I myself find Adams’ decision perfectly justified and deeply moving. Clover Adams, a gifted photographer devastated by her father’s death, hated monuments anyway. During her honeymoon on the Nile, she complained that Egyptian mortuary art was oppressive; and during a stopover in Rome she chastised the sculptor William Wetmore Story for spoiling “nice blocks of white marble.” Adams’$2 20-year gap is the perfect “countermonument,” to borrow a term—for a monument that refuses to be a traditional monument—from James E. Young, a scholar of memorials who serves on the selection committee for the World Trade Center memorial competition.

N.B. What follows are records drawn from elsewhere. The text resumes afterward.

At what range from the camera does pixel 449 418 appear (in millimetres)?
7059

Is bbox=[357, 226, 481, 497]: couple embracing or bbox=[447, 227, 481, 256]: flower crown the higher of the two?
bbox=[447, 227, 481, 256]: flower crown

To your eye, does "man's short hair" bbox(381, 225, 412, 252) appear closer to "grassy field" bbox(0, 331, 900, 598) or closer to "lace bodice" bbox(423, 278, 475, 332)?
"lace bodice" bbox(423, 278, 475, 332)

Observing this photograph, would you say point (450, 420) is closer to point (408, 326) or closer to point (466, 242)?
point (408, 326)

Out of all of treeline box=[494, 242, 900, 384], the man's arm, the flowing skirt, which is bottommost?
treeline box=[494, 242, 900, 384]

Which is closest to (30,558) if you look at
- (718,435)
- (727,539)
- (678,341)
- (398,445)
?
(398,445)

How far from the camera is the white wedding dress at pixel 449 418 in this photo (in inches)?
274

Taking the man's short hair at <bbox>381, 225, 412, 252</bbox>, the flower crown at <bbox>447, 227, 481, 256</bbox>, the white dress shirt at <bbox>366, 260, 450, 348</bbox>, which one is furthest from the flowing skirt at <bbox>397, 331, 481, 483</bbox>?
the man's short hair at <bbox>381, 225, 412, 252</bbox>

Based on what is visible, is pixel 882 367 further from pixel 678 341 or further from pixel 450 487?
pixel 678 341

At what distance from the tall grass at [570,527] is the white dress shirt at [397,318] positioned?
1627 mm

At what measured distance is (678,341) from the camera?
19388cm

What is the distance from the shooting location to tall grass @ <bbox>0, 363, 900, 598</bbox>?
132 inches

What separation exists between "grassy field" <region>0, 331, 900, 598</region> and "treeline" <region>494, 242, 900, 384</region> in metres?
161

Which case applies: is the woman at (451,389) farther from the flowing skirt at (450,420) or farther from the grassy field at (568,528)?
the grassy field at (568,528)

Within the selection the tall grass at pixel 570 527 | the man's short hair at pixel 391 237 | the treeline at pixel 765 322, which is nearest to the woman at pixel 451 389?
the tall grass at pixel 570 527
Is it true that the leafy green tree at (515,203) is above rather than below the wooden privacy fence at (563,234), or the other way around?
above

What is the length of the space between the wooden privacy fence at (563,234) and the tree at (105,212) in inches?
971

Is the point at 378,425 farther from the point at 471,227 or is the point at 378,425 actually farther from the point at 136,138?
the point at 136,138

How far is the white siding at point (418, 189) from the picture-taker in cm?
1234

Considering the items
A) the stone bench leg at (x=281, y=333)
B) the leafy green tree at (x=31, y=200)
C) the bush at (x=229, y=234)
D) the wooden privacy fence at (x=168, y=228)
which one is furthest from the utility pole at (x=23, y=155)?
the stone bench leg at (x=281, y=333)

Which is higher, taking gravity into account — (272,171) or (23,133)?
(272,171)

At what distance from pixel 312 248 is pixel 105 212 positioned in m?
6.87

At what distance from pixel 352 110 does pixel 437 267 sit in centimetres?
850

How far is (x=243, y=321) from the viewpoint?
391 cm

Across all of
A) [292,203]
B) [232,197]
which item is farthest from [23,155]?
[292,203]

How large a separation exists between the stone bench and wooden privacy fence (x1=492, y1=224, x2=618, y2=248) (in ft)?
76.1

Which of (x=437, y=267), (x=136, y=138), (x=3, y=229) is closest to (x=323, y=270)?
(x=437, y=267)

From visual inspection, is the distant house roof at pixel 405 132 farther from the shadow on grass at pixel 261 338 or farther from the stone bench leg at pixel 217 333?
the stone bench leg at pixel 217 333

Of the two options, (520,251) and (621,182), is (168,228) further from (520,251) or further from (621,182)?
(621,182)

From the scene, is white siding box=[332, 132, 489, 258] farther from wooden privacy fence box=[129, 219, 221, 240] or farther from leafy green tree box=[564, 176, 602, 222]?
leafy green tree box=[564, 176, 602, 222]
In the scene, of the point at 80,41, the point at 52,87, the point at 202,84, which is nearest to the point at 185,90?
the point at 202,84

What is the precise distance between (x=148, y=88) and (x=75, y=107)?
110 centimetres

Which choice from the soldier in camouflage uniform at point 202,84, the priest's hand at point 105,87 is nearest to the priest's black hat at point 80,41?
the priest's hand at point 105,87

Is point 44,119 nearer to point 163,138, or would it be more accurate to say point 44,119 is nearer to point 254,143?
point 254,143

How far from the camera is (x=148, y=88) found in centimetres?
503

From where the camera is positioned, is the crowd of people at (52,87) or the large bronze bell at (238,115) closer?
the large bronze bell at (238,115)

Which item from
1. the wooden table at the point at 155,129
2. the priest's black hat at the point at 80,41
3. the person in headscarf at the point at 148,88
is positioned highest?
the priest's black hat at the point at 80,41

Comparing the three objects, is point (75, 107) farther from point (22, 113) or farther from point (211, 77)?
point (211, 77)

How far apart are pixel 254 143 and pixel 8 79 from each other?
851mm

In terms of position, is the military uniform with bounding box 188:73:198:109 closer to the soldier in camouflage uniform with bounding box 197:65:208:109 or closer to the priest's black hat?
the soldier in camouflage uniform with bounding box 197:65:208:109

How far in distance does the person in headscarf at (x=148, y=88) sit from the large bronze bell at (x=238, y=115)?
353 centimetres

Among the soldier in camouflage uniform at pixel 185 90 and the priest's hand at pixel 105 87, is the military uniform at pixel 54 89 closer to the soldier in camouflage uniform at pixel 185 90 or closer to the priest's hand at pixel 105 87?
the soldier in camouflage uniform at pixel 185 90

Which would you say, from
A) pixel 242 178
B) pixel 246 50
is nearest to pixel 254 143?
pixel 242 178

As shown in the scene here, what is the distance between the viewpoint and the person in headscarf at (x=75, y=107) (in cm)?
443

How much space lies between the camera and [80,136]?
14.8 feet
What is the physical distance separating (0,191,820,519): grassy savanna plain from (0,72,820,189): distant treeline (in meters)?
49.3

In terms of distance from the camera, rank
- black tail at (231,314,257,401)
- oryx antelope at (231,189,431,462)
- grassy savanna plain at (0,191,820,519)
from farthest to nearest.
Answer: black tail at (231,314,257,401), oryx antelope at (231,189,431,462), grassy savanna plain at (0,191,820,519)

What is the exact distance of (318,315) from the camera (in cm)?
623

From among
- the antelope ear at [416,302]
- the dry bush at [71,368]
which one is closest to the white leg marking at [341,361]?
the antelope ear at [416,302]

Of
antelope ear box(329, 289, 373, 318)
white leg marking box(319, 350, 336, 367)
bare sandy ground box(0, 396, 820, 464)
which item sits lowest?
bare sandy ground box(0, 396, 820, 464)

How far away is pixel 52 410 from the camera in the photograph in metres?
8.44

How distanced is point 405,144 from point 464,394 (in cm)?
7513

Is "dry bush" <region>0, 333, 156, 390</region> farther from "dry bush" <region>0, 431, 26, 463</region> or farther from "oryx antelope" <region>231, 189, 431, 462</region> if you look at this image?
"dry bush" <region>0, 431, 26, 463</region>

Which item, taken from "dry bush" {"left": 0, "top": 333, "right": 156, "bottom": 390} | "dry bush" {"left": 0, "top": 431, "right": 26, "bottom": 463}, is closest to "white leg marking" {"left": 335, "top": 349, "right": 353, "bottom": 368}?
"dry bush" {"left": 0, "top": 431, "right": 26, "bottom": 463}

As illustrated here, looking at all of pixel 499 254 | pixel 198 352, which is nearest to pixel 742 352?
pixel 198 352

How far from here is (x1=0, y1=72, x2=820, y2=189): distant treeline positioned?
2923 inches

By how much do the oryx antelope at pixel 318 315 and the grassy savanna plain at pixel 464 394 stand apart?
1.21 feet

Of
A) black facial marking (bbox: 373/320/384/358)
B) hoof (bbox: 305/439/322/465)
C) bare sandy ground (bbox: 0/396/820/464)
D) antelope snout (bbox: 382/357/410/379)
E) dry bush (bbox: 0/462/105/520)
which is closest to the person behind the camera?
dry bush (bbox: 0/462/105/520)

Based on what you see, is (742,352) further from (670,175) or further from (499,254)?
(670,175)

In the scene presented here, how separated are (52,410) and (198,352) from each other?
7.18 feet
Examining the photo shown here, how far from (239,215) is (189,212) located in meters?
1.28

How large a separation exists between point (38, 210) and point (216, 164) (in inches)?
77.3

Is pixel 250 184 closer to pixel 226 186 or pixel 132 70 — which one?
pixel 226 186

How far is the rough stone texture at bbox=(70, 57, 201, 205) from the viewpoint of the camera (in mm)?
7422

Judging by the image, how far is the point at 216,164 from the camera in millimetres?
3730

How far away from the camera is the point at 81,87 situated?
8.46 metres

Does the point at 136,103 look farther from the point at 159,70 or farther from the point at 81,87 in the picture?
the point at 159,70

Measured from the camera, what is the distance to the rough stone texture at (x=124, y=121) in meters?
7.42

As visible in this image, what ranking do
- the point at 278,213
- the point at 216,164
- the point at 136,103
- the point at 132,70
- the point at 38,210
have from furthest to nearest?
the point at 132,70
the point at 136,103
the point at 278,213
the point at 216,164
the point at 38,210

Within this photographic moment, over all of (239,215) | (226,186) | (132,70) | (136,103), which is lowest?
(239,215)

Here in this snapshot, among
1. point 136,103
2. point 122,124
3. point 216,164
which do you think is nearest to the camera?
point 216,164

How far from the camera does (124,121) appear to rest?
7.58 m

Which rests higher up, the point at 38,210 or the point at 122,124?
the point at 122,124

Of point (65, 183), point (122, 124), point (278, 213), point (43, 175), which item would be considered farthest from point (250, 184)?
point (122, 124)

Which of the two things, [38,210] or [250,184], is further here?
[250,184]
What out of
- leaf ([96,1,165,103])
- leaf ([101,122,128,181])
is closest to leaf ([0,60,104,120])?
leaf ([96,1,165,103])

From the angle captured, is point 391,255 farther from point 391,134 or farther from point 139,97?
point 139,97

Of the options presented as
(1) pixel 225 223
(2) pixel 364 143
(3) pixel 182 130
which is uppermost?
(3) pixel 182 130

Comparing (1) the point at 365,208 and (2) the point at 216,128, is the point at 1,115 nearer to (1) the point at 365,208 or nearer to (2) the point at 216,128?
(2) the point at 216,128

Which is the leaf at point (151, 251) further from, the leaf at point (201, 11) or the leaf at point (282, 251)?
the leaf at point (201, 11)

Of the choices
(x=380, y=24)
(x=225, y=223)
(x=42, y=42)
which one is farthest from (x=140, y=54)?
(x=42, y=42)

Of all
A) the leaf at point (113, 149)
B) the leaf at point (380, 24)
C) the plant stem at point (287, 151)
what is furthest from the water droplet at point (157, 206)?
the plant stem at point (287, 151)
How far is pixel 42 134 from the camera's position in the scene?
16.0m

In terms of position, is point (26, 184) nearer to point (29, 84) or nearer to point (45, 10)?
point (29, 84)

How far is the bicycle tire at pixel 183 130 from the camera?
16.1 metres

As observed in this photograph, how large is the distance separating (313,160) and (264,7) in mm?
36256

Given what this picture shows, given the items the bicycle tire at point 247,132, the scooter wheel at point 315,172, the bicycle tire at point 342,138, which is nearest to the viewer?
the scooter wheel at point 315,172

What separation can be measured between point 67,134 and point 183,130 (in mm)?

We all know that memory is primarily an inner, not an outer, process. No monument can do justice to the horror of the Civil War, which is why Lincoln’s simple words at Gettysburg (often invoked after Sept. 11) remain its most compelling monument. The movingly minimalist wall designed by Maya Lin (a member of the WTC jury) came more than a decade after the American pullout from Vietnam, at a time when many Americans wanted to consign the war to oblivion. During the months after Sept. 11, thousands of people came to view the site of the devastation, contemplating what Wallace Stevens called “Nothing that is not there and the nothing that is.” We need to heed the message in Emily Dickinson’s stanza about “a certain slant of light”:

Heavenly hurt it gives us;
We can find no scar,
But internal difference
Where the meanings are.

There may be a time during the coming decades when memory will require some more specific physical reminder of what happened on Sept. 11. That time is not now. We should be looking instead for ways to honor the “internal difference,” starting with the void at the heart of Ground Zero.